Bayesian vs Frequentist Debate: Mathematical Foundations and Differences

bayesianfrequentistkolmogorov-axiomsphilosophicalprobability

It says on Wikipedia that:

the mathematics [of probability] is largely independent of any interpretation of probability.

Question: Then if we want to be mathematically correct, shouldn't we disallow any interpretation of probability? I.e., are both Bayesian and frequentism mathematically incorrect?

I don't like philosophy, but I do like math, and I want to work exclusively within the framework of Kolmogorov's axioms. If this is my goal, should it follow from what it says on Wikipedia that I should reject both Bayesianism and frequentism? If the concepts are purely philosophical and not at all mathematical, then why do they appear in statistics in the first place?

Background/Context:
This blog post doesn't quite say the same thing, but it does argue that attempting to classify techniques as "Bayesian" or "frequentist" is counter-productive from a pragmatic perspective.

If the quote from Wikipedia is true, then it seems like from a philosophical perspective attempting to classify statistical methods is also counter-productive — if a method is mathematically correct, then it is valid to use the method when the assumptions of the underlying mathematics hold, otherwise, if it is not mathematically correct or if the assumptions do not hold, then it is invalid to use it.

On the other hand, a lot of people seem to identify "Bayesian inference" with probability theory (i.e. Kolmogorov's axioms), although I'm not quite sure why. Some examples are Jaynes's treatise on Bayesian inference called "Probability", as well as James Stone's book "Bayes' Rule". So if I took these claims at face value, that means I should prefer Bayesianism.

However, Casella and Berger's book seems like it is frequentist because it discusses maximum likelihood estimators but ignores maximum a posteriori estimators, but it also seems like everything therein is mathematically correct.

So then wouldn't it follow that the only mathematically correct version of statistics is that which refuses to be anything but entirely agnostic with respect to Bayesianism and frequentism? If methods with both classifications are mathematically correct, then isn't it improper practice to prefer some over the others, because that would be prioritizing vague, ill-defined philosophy over precise, well-defined mathematics?

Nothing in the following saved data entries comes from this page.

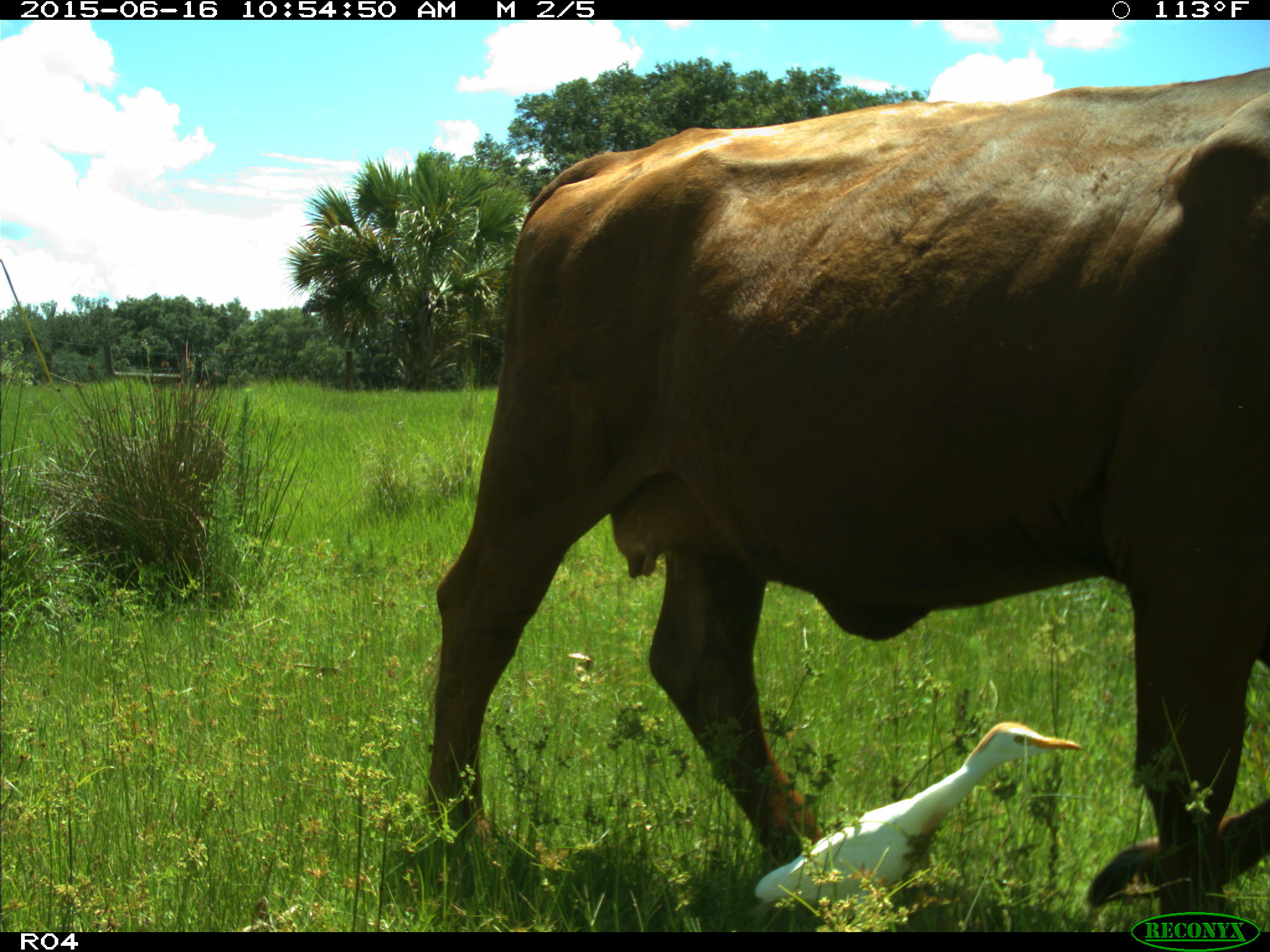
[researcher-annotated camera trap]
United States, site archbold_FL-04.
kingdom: Animalia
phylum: Chordata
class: Mammalia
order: Artiodactyla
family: Bovidae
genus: Bos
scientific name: Bos taurus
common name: domestic cow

Summary: In short, I don't understand what the mathematical basis is for the Bayesian versus frequentist debate, and if there is no mathematical basis for the debate (which is what Wikipedia claims), I don't understand why it is tolerated at all in academic discourse.

Best Answer

Probability spaces and Kolmogorov's axioms

A probability space $\mathcal{P}$ is by definition a tripple $(\Omega, \mathcal{F}, \mathbb{P} )$ where $\Omega$ is a set of outcomes, $\mathcal{F}$ is a $\sigma$-algebra on the subsets of $\Omega$ and $\mathbb{P}$ is a probability-measure that fulfills the axioms of Kolmogorov, i.e. $\mathbb{P}$ is a function from $\mathcal{F}$ to $[0,1]$ such that $\mathbb{P}(\Omega)=1$ and for disjoint $E_1, E_2, \dots$ in $\mathcal{F}$ it holds that $P \left( \cup_{j=1}^\infty E_j \right)=\sum_{j=1}^\infty \mathbb{P}(E_j)$.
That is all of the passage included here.